* Data extracted from a collection *
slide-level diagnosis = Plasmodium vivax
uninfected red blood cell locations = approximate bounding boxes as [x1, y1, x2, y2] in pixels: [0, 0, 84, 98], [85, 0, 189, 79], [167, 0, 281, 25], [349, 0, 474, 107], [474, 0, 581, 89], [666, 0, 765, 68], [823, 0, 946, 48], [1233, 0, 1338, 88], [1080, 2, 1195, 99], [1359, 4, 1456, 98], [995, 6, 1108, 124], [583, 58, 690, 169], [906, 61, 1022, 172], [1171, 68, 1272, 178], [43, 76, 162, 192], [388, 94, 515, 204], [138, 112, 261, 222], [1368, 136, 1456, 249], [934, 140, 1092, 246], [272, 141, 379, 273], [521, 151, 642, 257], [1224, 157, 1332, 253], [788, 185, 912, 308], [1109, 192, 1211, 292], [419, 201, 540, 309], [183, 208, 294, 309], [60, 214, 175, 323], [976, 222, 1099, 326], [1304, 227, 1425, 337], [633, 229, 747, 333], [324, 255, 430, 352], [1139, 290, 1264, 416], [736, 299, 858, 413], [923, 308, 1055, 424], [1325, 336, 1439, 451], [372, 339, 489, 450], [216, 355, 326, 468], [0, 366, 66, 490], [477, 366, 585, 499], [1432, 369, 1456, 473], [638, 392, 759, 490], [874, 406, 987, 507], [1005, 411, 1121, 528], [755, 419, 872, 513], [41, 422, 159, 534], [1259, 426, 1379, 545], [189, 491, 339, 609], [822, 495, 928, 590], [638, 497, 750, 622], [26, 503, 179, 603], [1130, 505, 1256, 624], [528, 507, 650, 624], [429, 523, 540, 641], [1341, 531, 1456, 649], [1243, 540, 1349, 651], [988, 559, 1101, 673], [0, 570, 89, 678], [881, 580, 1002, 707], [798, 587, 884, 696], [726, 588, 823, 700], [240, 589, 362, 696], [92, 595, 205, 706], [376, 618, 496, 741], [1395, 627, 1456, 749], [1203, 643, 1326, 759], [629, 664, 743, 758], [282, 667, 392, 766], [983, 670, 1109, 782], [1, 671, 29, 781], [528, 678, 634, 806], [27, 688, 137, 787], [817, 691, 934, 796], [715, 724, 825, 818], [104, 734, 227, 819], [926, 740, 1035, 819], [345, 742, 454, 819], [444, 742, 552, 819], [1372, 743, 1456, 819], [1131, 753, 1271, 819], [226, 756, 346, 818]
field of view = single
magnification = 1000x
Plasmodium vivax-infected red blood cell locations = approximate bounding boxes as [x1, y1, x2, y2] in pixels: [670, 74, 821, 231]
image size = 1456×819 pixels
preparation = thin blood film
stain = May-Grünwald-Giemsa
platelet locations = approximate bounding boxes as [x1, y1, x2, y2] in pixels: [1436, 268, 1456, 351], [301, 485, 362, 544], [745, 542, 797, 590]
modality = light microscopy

* Task item *
The result consists of the line with "platelet locations = approximate" through the last line of the entries above, repeated exactly and with nothing else.

* Exercise solution *
platelet locations = approximate bounding boxes as [x1, y1, x2, y2] in pixels: [1436, 268, 1456, 351], [301, 485, 362, 544], [745, 542, 797, 590]
modality = light microscopy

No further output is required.